> _STATED PROBLEM 1_
Using the birding report, answer the following:
(a) What two birds was the Red-throated Loon swimming with?
(b) Where was the Northern Pygmy-Owl found?
(c) What temperature was reached on November 20?
> _STATED PROBLEM 2_
Repeat the birding report word for word between "Then I stopped" and "the area twice.", inclusive.

+++ PROVIDED PASSAGE

Then I stopped and scoped the lake from the Eagle (Cove) area.  The Red-throated Loon was loosely swimming with two Western Grebes below the Rookery overlook.

Unfortunately I had not heard about the Swan at the Denver Botanic Gardens (just west of Chatfield Reservoir), even had driven by the area twice.

Instead, I drove up Deer Creek Canyon Road (Jefferson) and stopped several times.  Nothing uncommon was found on the drive up to the Park.  However, on the way back a Northern Pygmy-Owl was found near the entrance to the Deer Creek Canyon subdivision.

Southeastern Colorado to the Mountains near Eagle

November 20-23, 2018

Richard Stevens:

November 20

Temperature reached 56 degrees today.  Winds were 3-4 mph with gusts only 10 mph.  That is not bad for this late in fall.

My birding day started at Pueblo City Park (Pueblo County).  I just followed behind a couple of birders and relocated the Cape May Warbler and Yellow-bellied Sapsucker.  

Neither was a first county bird; however, the warbler was my first for 2018.  I had planned to end up at Fairview Cemetery in Burlington later this trip.  Now that part of the trip was scraped.

++++++
+++ SUPPLIED ENTRIES

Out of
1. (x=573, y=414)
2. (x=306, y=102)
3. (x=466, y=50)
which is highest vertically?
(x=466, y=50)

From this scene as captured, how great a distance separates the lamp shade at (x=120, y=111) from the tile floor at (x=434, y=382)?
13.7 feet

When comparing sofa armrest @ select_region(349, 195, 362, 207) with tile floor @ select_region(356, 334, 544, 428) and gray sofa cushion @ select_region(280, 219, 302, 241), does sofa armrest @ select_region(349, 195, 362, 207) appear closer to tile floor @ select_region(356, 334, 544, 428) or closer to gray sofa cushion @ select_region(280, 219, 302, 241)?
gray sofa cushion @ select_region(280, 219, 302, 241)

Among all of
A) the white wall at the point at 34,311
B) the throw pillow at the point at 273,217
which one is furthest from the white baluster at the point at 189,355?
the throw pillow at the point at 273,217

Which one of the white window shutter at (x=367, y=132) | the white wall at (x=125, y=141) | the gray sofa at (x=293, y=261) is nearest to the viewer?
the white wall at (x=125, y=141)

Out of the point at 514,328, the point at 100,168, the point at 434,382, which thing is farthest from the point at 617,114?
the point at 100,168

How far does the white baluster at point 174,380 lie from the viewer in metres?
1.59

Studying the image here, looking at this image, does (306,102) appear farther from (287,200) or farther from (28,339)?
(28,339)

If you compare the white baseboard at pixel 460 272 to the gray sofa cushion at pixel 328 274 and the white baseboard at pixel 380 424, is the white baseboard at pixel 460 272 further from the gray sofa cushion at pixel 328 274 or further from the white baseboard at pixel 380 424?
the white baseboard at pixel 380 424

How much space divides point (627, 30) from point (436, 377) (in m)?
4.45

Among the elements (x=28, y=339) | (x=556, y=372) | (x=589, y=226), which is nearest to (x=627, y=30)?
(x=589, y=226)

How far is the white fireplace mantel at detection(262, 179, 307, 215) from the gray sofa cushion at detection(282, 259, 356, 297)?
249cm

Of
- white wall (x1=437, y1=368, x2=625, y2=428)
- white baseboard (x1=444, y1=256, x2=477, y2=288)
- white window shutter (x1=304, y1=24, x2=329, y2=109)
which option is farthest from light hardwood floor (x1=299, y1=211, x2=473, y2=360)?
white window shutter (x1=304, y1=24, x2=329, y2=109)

++++++

> _EXERCISE ANSWER 1_
(a) Two Western Grebes
(b) Near the entrance to the Deer Creek Canyon subdivision
(c) 56 degrees

> _EXERCISE ANSWER 2_
Then I stopped and scoped the lake from the Eagle (Cove) area.  The Red-throated Loon was loosely swimming with two Western Grebes below the Rookery overlook.

Unfortunately I had not heard about the Swan at the Denver Botanic Gardens (just west of Chatfield Reservoir), even had driven by the area twice.